The role of terminal electron acceptors in peatland restoration.

The role of alternative terminal electron acceptors in peatland restoration.

Emily Fearns-Nicol, Catherine Hirst, Julia Knapp, Fred Worrall

Department of Earth Sciences, Durham University, Science Laboratories, South Road, Durham, DH1 3LE, UK. 

 

The existence of peatlands relies on the balance of primary productivity and oxidation of organic matter. Oxidation requires a terminal electron acceptor (TEA). The most energetically favourable TEA is O₂ followed, in order of reducing energy return, by NO₃, Mn, Fe, and SO₄. Organic matter itself can become a TEA with the production of methane (CH₄). Organic matter will degrade faster the better access to the more energetically favourable TEAs. Therefore, the fate of the organic matter turnover in peatlands is related to the supply of TEAs. We hypothesize that if the supply of TEAs can be limited, then more organic matter could be preserved, and so enhance carbon sinks. Typically, water tables are raised to limit the access of TEAs into the peat porewater, however, it is not only high water tables that are required but also stagnant water tables otherwise fresh TEAs are brought into the porewater.

Bunds are used in peatlands to manipulate the water table to create environments for peat-forming species such as sphagnum mosses. However, bunds may also create areas of high and stable water table, and therefore allowing us to test our hypothesis. To test the hypothesis that stagnant water tables control organic matter storage, this study considered a peat covered hillslope where bunds had been installed. Monthly monitoring of these bunds, started in January 2024 and is being undertaken for soil water chemistry (pH, conductivity, absorbance, DOC, cations, anions), CO₂ gas fluxes and water table depth. The site enables us to consider 9 bunded plots, alongside 9 control plots, with each plot having monitoring upslope, within and downslope of the bund.

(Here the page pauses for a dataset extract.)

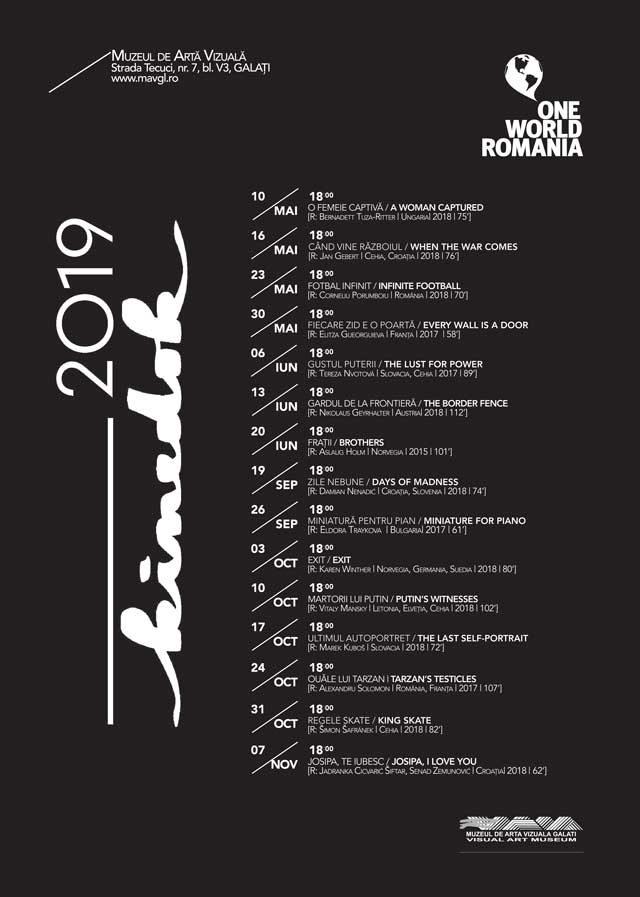 Programul unui nou sezon KineDok la Muzeul de Artă Vizuală Galaţi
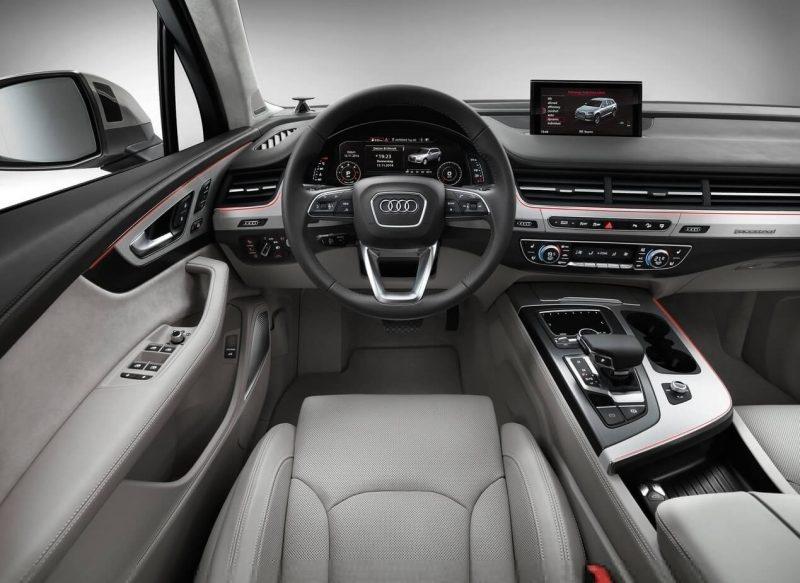 Audi Q7 передняя панель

There was a significant difference in ecosystem exchange down the hillslope, but no difference within individual bunds. Ecosystem respiration showed no signifncnat difference down the hillslope or relative to the individual bunds. There was a significant difference in absorbance and DOC down the hillslope, but no difference relative to the individual bunds. Equally, there was no significant difference in iron or sulphate concentration down the hillslope or relative to the individual bunds. Water tables were not significantly changed by the presence of the bunds nor was conductivity. In this blanket bog we are seeing that high water tables and swift transport pathways persist despite the presence of multiple bunds.